■ **EXCERPTED DATA**:
......

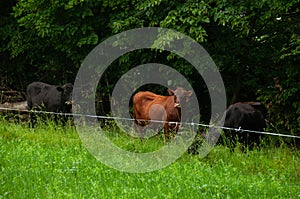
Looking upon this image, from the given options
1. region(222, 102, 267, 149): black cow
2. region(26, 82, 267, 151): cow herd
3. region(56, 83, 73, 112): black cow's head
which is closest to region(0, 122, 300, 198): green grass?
region(222, 102, 267, 149): black cow

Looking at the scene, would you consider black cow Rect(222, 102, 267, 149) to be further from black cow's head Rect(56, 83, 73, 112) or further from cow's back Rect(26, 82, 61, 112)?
cow's back Rect(26, 82, 61, 112)

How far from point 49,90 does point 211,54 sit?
4.48m

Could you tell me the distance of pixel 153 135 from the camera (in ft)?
42.2

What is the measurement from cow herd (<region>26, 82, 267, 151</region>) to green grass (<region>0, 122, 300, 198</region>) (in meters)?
0.83

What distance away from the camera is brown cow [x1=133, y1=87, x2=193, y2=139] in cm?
1314

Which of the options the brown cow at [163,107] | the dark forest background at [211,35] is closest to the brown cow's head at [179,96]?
the brown cow at [163,107]

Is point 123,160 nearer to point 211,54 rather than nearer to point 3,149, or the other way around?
point 3,149

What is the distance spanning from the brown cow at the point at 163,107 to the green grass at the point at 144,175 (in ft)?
6.20

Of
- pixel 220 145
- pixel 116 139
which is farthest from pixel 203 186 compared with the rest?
pixel 116 139

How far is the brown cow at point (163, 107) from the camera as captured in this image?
13141 millimetres

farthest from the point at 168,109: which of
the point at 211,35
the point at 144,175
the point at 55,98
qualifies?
the point at 144,175

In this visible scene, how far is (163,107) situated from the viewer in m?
13.7

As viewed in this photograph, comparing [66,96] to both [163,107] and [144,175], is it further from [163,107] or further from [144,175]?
[144,175]

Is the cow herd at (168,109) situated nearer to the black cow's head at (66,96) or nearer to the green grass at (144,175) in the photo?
the black cow's head at (66,96)
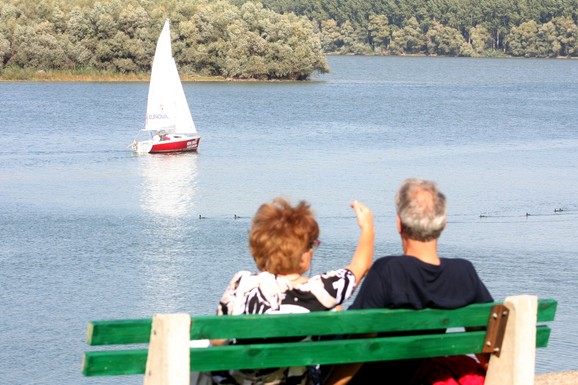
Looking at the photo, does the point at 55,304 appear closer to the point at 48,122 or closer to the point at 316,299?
the point at 316,299

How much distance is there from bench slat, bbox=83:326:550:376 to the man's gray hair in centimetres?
42

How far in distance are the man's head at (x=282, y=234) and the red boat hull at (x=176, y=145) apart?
3494 centimetres

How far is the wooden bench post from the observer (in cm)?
412

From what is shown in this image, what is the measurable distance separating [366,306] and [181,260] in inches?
581

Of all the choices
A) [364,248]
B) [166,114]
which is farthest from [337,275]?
[166,114]

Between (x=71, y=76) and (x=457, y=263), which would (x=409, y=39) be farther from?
(x=457, y=263)

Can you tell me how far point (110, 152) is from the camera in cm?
4016

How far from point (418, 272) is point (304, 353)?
23.4 inches

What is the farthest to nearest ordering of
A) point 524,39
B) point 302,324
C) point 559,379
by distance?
1. point 524,39
2. point 559,379
3. point 302,324

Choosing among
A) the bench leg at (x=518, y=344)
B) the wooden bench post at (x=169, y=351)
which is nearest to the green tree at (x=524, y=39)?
the bench leg at (x=518, y=344)

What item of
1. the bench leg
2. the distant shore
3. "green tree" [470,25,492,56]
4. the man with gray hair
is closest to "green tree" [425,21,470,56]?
"green tree" [470,25,492,56]

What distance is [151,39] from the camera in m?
85.7

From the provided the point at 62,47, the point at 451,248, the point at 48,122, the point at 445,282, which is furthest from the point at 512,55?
the point at 445,282

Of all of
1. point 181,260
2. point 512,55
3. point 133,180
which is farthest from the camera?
point 512,55
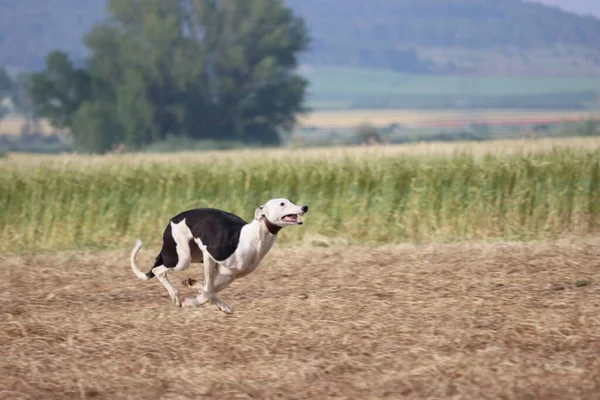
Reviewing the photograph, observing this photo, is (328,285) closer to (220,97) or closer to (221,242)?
(221,242)

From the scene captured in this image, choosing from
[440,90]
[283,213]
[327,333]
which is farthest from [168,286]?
[440,90]

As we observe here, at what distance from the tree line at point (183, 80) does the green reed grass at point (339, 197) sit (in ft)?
137

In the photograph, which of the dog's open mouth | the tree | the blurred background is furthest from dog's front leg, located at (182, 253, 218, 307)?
the tree

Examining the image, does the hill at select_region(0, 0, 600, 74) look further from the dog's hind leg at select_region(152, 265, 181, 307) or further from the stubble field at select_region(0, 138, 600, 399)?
the dog's hind leg at select_region(152, 265, 181, 307)

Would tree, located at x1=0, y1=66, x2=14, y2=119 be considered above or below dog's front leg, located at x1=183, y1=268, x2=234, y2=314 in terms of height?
above

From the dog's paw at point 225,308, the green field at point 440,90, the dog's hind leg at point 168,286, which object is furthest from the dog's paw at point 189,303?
the green field at point 440,90

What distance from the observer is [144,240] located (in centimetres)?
1265

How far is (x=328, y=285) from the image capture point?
8695 mm

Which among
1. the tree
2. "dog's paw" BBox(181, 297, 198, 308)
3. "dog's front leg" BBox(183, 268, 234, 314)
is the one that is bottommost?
Answer: "dog's paw" BBox(181, 297, 198, 308)

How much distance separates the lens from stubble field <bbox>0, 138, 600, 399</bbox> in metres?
5.99

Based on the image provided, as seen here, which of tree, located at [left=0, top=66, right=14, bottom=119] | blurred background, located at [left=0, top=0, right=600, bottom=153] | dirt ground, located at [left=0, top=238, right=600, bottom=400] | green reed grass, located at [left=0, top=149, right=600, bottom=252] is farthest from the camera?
tree, located at [left=0, top=66, right=14, bottom=119]

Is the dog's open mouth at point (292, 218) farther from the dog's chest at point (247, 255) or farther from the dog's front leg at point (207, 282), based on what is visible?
the dog's front leg at point (207, 282)

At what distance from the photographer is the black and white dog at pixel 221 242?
255 inches

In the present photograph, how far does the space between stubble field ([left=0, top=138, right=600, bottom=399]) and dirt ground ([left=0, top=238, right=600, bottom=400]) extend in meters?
0.02
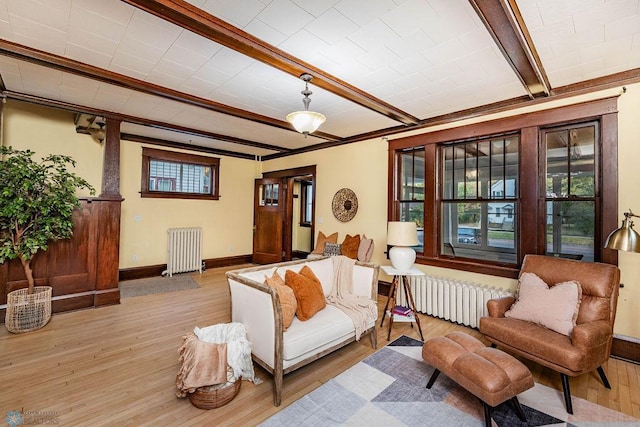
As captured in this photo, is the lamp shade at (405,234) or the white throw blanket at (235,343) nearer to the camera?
the white throw blanket at (235,343)

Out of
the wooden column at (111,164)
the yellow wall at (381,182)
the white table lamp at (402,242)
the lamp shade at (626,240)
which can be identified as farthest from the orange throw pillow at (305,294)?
the wooden column at (111,164)

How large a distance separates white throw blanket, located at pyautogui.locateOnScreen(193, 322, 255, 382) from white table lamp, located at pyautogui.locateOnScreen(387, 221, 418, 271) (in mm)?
1840

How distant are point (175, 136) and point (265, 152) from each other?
78.4 inches

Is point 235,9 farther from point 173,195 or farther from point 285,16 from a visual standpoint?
point 173,195

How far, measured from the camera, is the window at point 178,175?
217 inches

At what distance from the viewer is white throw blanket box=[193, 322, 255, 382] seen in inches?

......

■ **PROBLEM**: Beginning at the line that holds "As captured in this photo, is", write out word for word each line through the end of the records.

■ **FINISHED TASK**:
As captured in this photo, is the lamp shade at (405,234) or the white throw blanket at (235,343) nearer to the camera?
the white throw blanket at (235,343)

Out of
the wooden column at (111,164)
the yellow wall at (381,182)
the white table lamp at (402,242)
the lamp shade at (626,240)
which can be identified as farthest from the orange throw pillow at (305,294)?
the wooden column at (111,164)

How large a distance separates white throw blanket, located at pyautogui.locateOnScreen(193, 322, 255, 382) from white table lamp, located at pyautogui.locateOnScreen(387, 221, 418, 271) (in mm)?
1840

How distant are point (175, 136) and point (265, 152) from each other?
78.4 inches

Is point 235,9 farther from point 173,195 or farther from point 285,16 from a visual standpoint?
point 173,195

How far, measured from the camera, is the window at point 178,175?
217 inches

At what distance from the viewer is white throw blanket box=[193, 322, 255, 382] seen in inches?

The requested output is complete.